▶ _SET PROBLEM A_: Return the whole blog post about the train and bus commute word for word.

▶ _EXCERPT_:
────────────────────
Previous bunch of tidbits here.
I changed the name of these posts because “Life Observations” is BORING and also, not all my observations were observations…more like…shenanigans…
2/3/15
Got kicked off the train at Gateway due to accident at 82nd “involving train and person”, according to Trimet.org. I contemplated on that, but had 30mins until class and needed to be downtown STAT! No time to contemplate the profoundness of life and death! Checked out the buses at Gateway, peering meekly at their destinations, but couldn’t tell which ones went through downtown. Then I saw a bus with “via City Center” on its face. Bus 19, have never taken it before. Dubious on what the “via” meant, but I assumed the obvious. Asked bus driver, just in case, “This goes through downtown, right?” He said “Yup yup,” while motioning me and others to hurry up and get on bus, not even checking our fare. I thought he might have just been saying “yup” to whatever I said to get me to move along, so I was still suspicious of the bus destination. I took a seat and kept vigilant for any bad turns by bus, hoping it didn’t squiggle its way downtown. Finally I saw the familiar tall buildings of downtown in the distance. Whew! Faith in humanity in good standing!…kinda. Was 5 minutes late for class. Couldn’t go pee beforehand so did potty dance in seat for 20 minutes while Prof. talked.
────────────────────
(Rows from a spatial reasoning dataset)
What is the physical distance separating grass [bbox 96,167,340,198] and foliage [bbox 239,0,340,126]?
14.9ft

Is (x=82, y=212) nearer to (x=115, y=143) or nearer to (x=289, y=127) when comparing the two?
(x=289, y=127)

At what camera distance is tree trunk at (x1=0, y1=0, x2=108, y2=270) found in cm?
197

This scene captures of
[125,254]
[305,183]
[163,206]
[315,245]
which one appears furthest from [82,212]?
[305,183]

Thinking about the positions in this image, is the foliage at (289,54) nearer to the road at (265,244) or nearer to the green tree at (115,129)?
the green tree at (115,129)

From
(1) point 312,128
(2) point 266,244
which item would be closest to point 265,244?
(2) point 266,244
────────────────────
▶ _SET PROBLEM B_: Retype everything in the listing from the line containing "Thinking about the" down to the end of the listing, both ends included.

▶ _TASK RESULT A_:
Previous bunch of tidbits here.
I changed the name of these posts because “Life Observations” is BORING and also, not all my observations were observations…more like…shenanigans…
2/3/15
Got kicked off the train at Gateway due to accident at 82nd “involving train and person”, according to Trimet.org. I contemplated on that, but had 30mins until class and needed to be downtown STAT! No time to contemplate the profoundness of life and death! Checked out the buses at Gateway, peering meekly at their destinations, but couldn’t tell which ones went through downtown. Then I saw a bus with “via City Center” on its face. Bus 19, have never taken it before. Dubious on what the “via” meant, but I assumed the obvious. Asked bus driver, just in case, “This goes through downtown, right?” He said “Yup yup,” while motioning me and others to hurry up and get on bus, not even checking our fare. I thought he might have just been saying “yup” to whatever I said to get me to move along, so I was still suspicious of the bus destination. I took a seat and kept vigilant for any bad turns by bus, hoping it didn’t squiggle its way downtown. Finally I saw the familiar tall buildings of downtown in the distance. Whew! Faith in humanity in good standing!…kinda. Was 5 minutes late for class. Couldn’t go pee beforehand so did potty dance in seat for 20 minutes while Prof. talked.

▶ _TASK RESULT B_:
Thinking about the positions in this image, is the foliage at (289,54) nearer to the road at (265,244) or nearer to the green tree at (115,129)?
the green tree at (115,129)

From
(1) point 312,128
(2) point 266,244
which item would be closest to point 265,244?
(2) point 266,244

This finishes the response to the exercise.